In its latest report, published on Tuesday, the group points out that Beijing has annexed about 825 km², almost 2 per cent of Bhutanese territory, in recent years.

Chinese settlements are in two main areas: the north-east, with 14 villages in Beyul Khenpajong and Menchuma regions, and the Doklam plateau, in the west, which is home to eight villages and is crucial for Sino-Indian rivalry since it controls key access points in the event of conflict.

The area, Turquoise Roof reports, was donated to the Kingdom of Bhutan in 1913 by Tibet, which at the time was an independent state, under the rule of the 13th Dalai Lama.

In the latest development, China announced that at least three villages will be transformed into cities, the culmination of a strategy that began in the 1990s with the sending of herders into the mountain area, followed by foot patrols, this despite a bilateral treaty signed in 1998 upholding existing borders. Improvised facilities followed for use as military outposts, later upgraded to permanent structures.

Settlers who move to these villages – which are located around 4,000 metres above sea level – are offered annual subsidies of 20,000 yuan per year (US$ 2,836) per person to encourage economic development.

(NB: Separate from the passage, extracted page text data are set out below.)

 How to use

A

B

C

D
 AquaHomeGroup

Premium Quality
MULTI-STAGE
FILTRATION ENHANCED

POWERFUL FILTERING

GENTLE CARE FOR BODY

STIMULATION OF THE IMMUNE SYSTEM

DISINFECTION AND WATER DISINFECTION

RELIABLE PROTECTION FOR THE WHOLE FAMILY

However, weather conditions are very harsh. Farming and animal husbandry are impossible and snow blocks access to the region for several months of the year.

As a result, China is attempting to promote "patriotic tourism" with visitors invited to show their attachment to the nation by walking through the areas "recovered" from Bhutan.

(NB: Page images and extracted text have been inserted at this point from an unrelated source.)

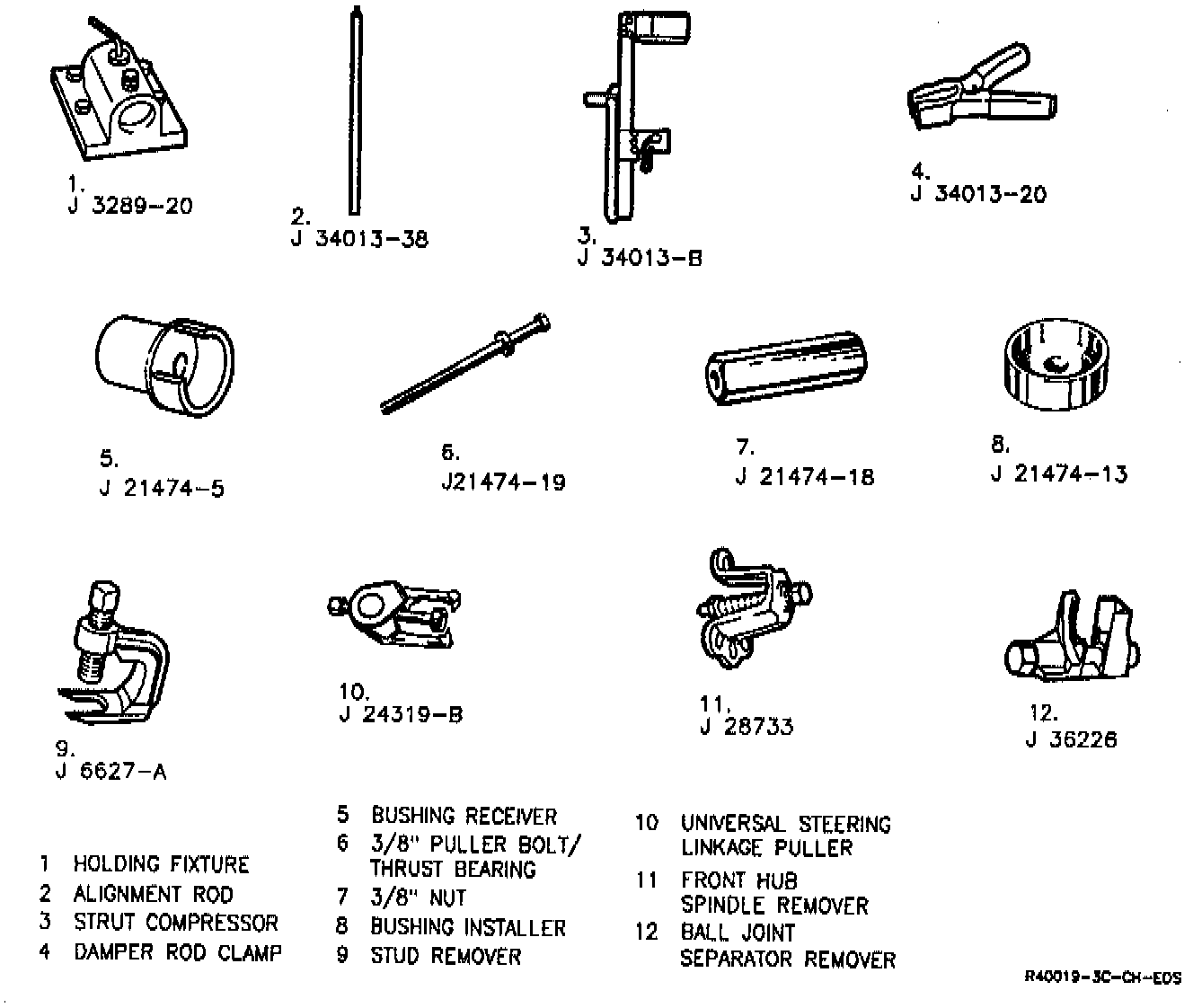 1.
J 3289-20

2.
J 34013-38

3.
J 34013-B

4.
J 34013-20

5.
J 21474-5

6.
J21474-19

7.
J 21474-18

8.
J 21474-13

9.
J 6627-A

10.
J 24319-B

11.
J 28733

12.
J 36226

1 HOLDING FIXTURE
2 ALIGNMENT ROD
3 STRUT COMPRESSOR
4 DAMPER ROD CLAMP

5 BUSHING RECEIVER
6 3/8" PULLER BOLT/ THRUST BEARING
7 3/8" NUT
8 BUSHING INSTALLER
9 STUD REMOVER

10 UNIVERSAL STEERING LINKAGE PULLER
11 FRONT HUB SPINDLE REMOVER
12 BALL JOINT SEPARATOR REMOVER

R40019-3C-CH-EDS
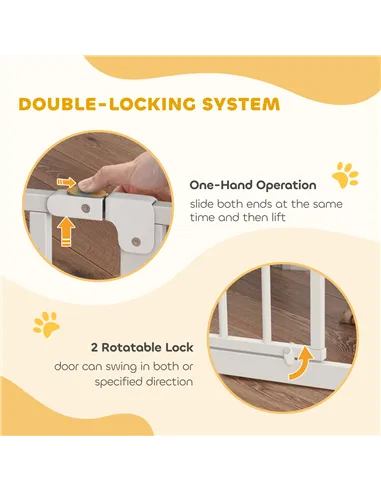 DOUBLE-LOCKING SYSTEM

One-Hand Operation

slide both ends at the same time and then lift

2 Rotatable Lock

door can swing in both or specified direction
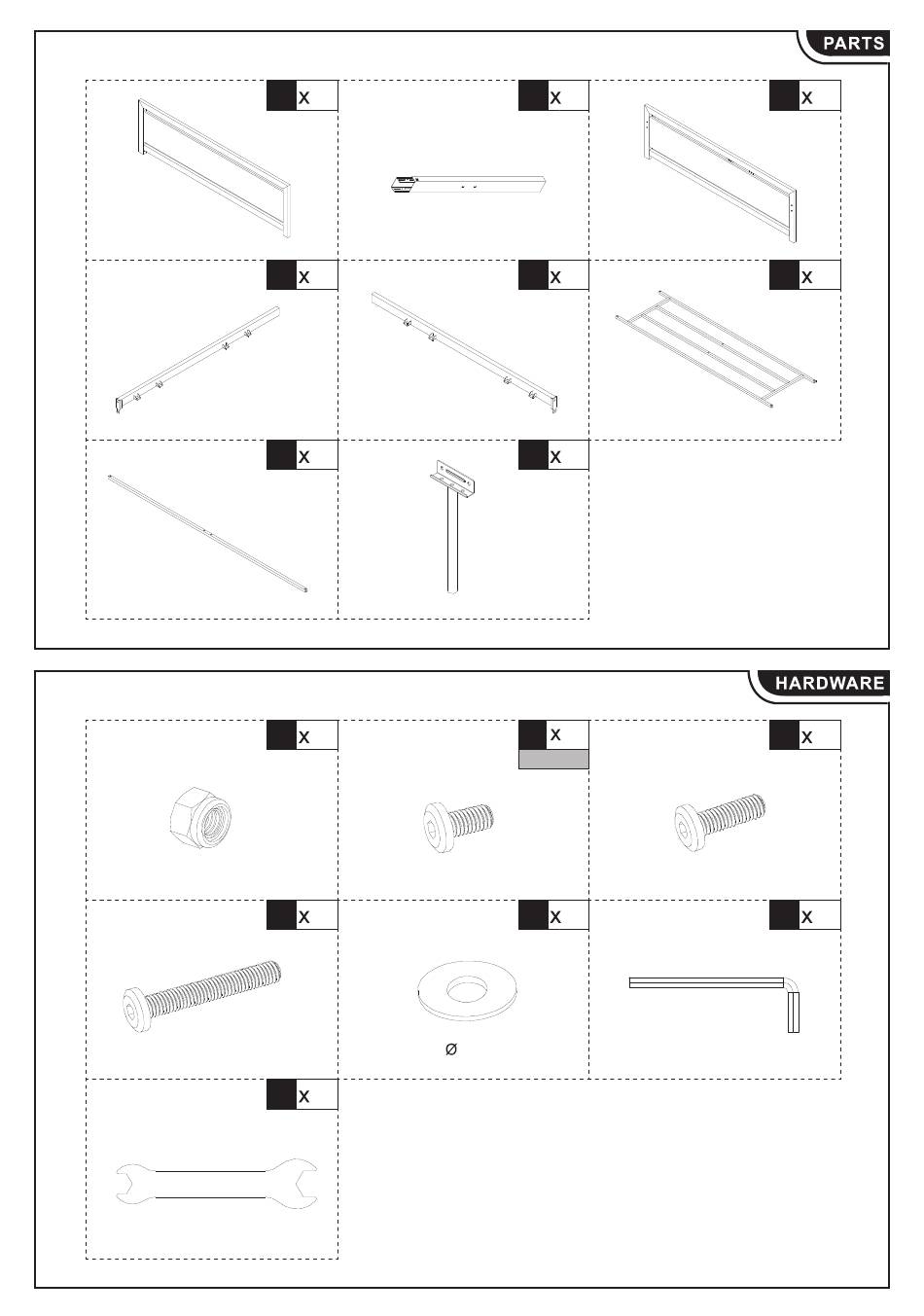 PARTS

X

X

X

X

X

X

X

X

HARDWARE

X

X

X

X

X

X

Ø

X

For several years, China has also been building roads to connect these villages to Tibet, essential infrastructures to consolidate its presence, expand employment, and present Bhutan with "faits accomplis".

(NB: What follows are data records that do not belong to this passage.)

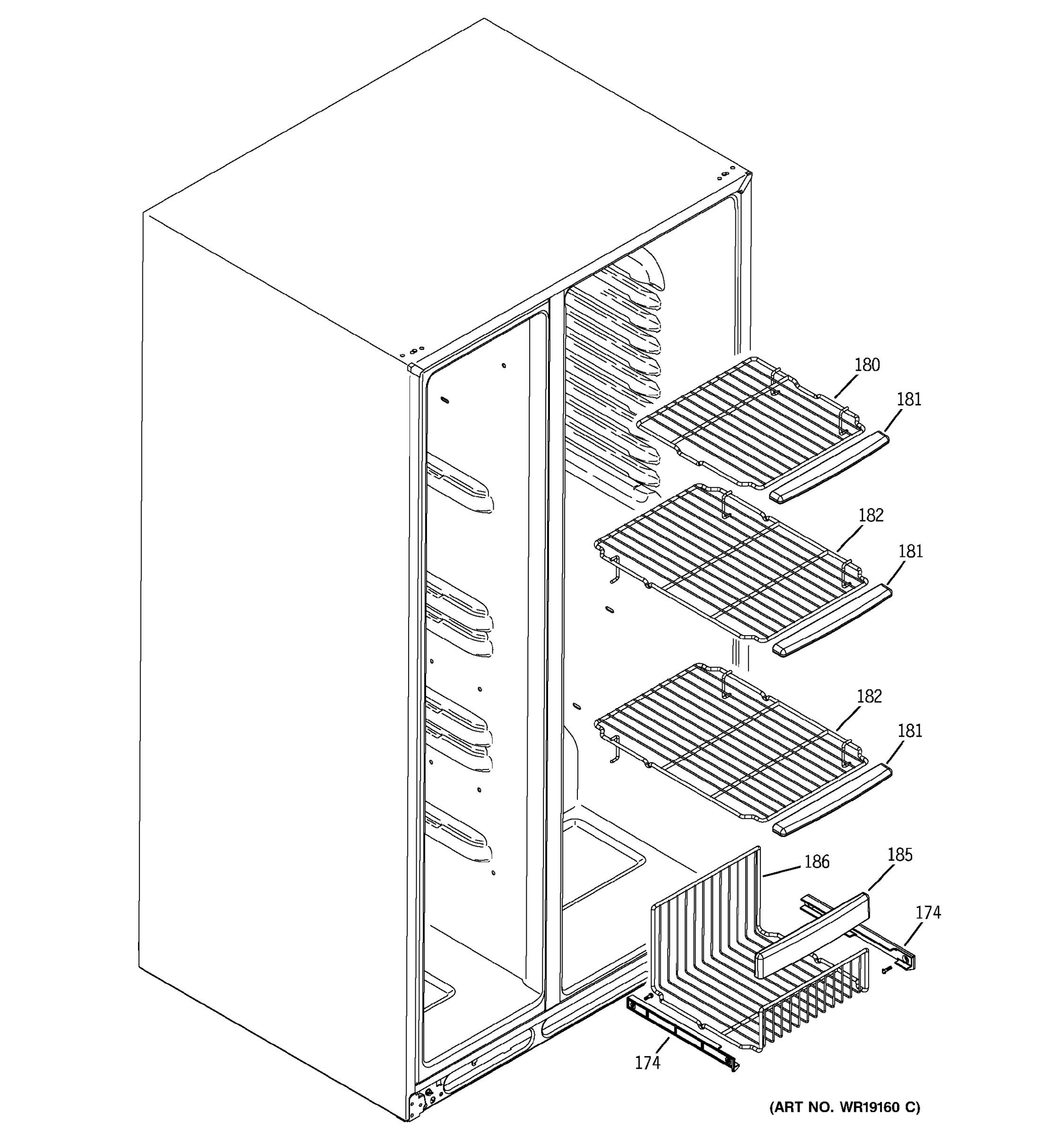 180
181
182
181
182
181
186
185
174
174
(ART NO. WR19160 C)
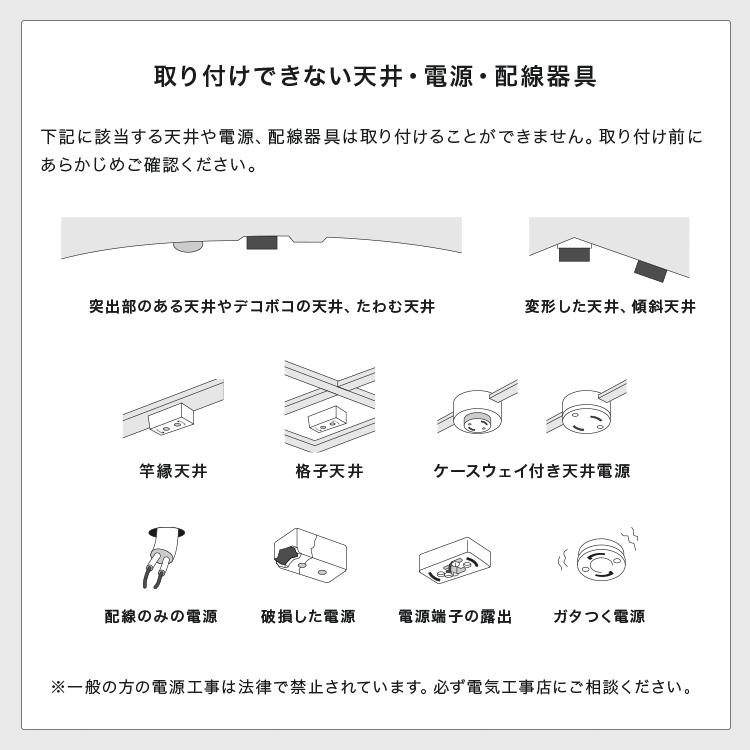 取り付けできない天井・電源・配線器具

下記に該当する天井や電源、配線器具は取り付けることができません。取り付け前にあらかじめご確認ください。

突出部のある天井やデコボコの天井、たわむ天井

変形した天井、傾斜天井

竿縁天井

格子天井

ケースウェイ付き天井電源

配線のみの電源

破損した電源

電源端子の露出

ガタつく電源

※一般の方の電源工事は法律で禁止されています。必ず電気工事店にご相談ください。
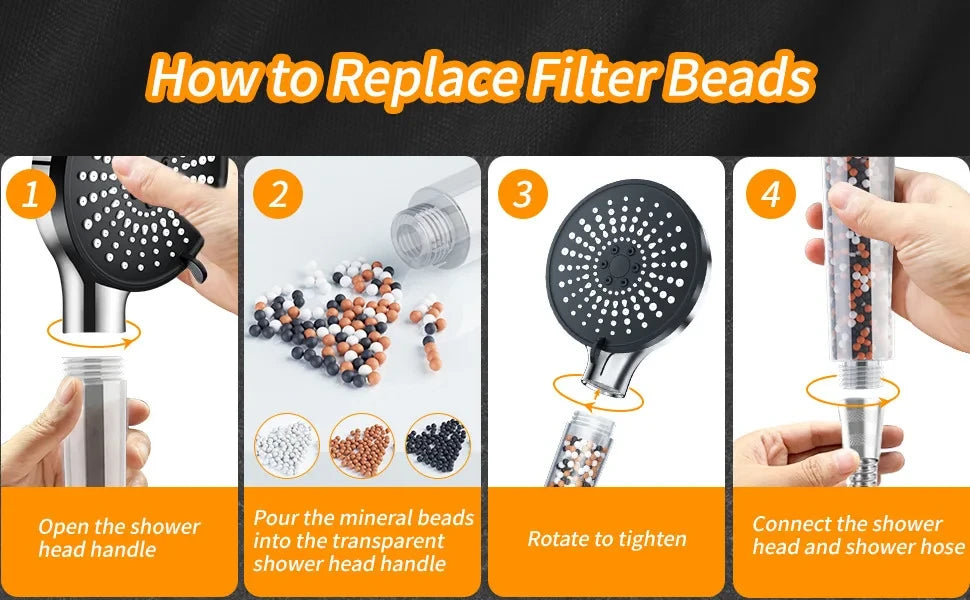 How to Replace Filter Beads

1

Open the shower head handle

2

Pour the mineral beads into the transparent shower head handle

3

Rotate to tighten

4

Connect the shower head and shower hose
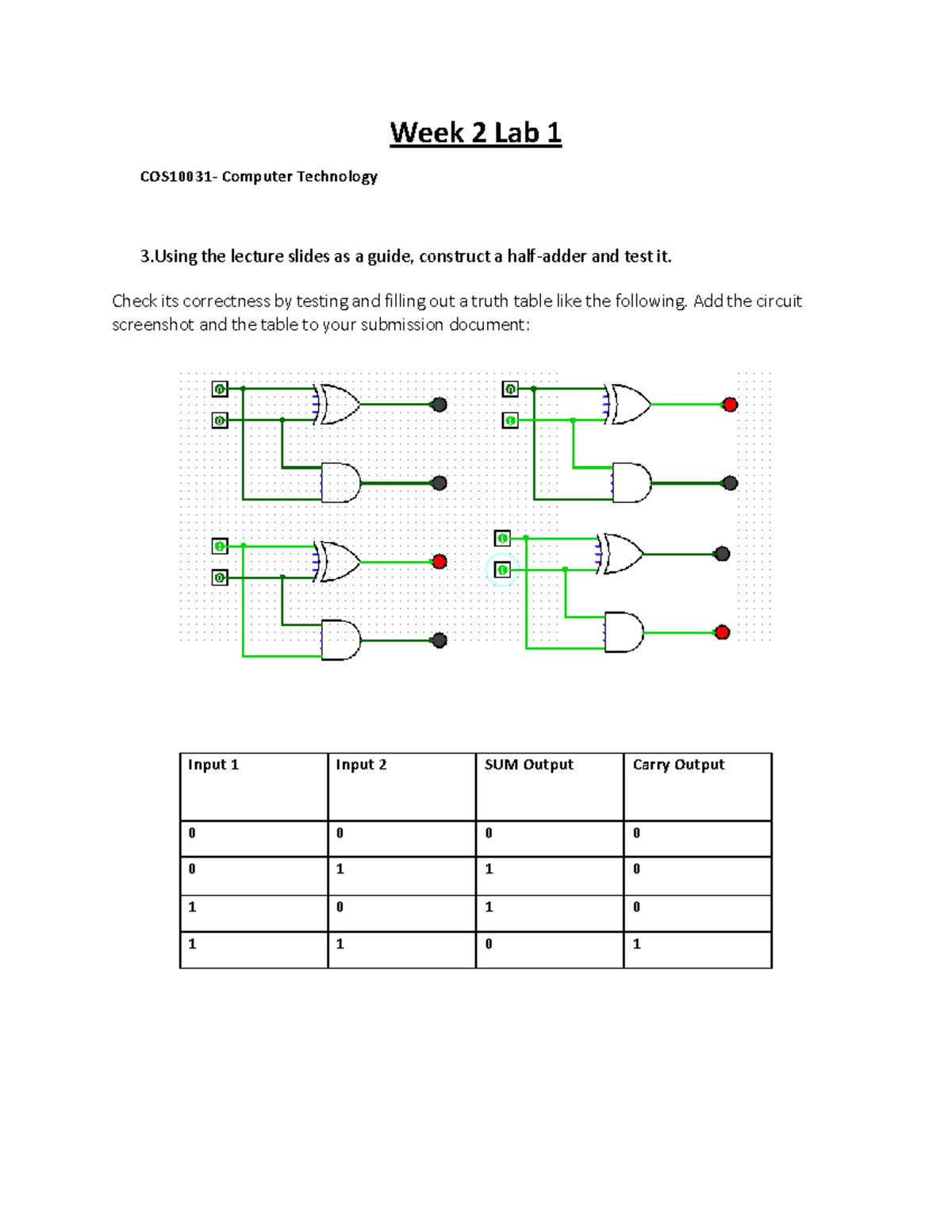 Week 2 Lab 1

COS10031- Computer Technology

3.Using the lecture slides as a guide, construct a half-adder and test it.

Check its correctness by testing and filling out a truth table like the following. Add the circuit screenshot and the table to your submission document:

0
0
0
1
1
0
1
1

| Input 1 | Input 2 | SUM Output | Carry Output |
|---|---|---|---|
| 0 | 0 | 0 | 0 |
| 0 | 1 | 1 | 0 |
| 1 | 0 | 1 | 0 |
| 1 | 1 | 0 | 1 |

The region is isolated from Bhutan due to a lack of connections, so it is de facto under Beijing's control whose goal, according to researchers, is to exert greater diplomatic pressure so that Bhutan accepts an exchange. The villages in the north-eastern sector do not have great strategic value, so the goal is to cede them (or rather, return them) in exchange for the Doklam plateau, which is very important for China vis-à-vis India.

China would also like to convince Bhutan to host a Chinese embassy in the capital, Thimphu.

India is the only country to speak out against Chinese territorial appropriation, experts say, since it feels directly threatened. New Delhi considers the Doklam plateau fundamental for border defence; in fact, Bhutan cannot cede it without the consent of its Indian ally.

A 1949 treaty, which was revised in 2007, requires Bhutan to respect India’s security interests. For the same reasons, the capital, Thimphu, does not yet host a Chinese embassy.

But in March 2023, Bhutan announced that it was close to signing a deal with China. Since then, Beijing has accelerated the construction of new villages, building seven in the last year alone.

According to Robert Bannett, a professor at SOAS University of London and lecturer at King's College London, Beijing understands that Bhutan, in the long run, will feel forced to open diplomatic channels with China, something that local politicians have already hinted at.

In 2017, Indian military forces intervened directly with 270 troops due to an attempt by Chinese troops to access the southern ridge of the Doklam plateau, leading to a confrontation that lasted over two months.

The ongoing construction of villages, in addition to violating Bhutanese sovereignty, further complicates diplomatic relations between China and India, already at odds over several territorial disputes, like Ladakh, a region near Kashmir (also claimed by Pakistan, not surprisingly an ally of China).

Bannett believes that China could return “the Pagsamlung valley, an area of religious and historic significance for Bhutan which China has annexed by building roads and outposts and by stationing troops, but where it has not constructed villages.”

This would be a bogus concession though since China has not included the Pagsamlung Valley in its maps "for at least 25 years”, but that it would return only in exchange for guarantees on the western region, which is what interests Beijing.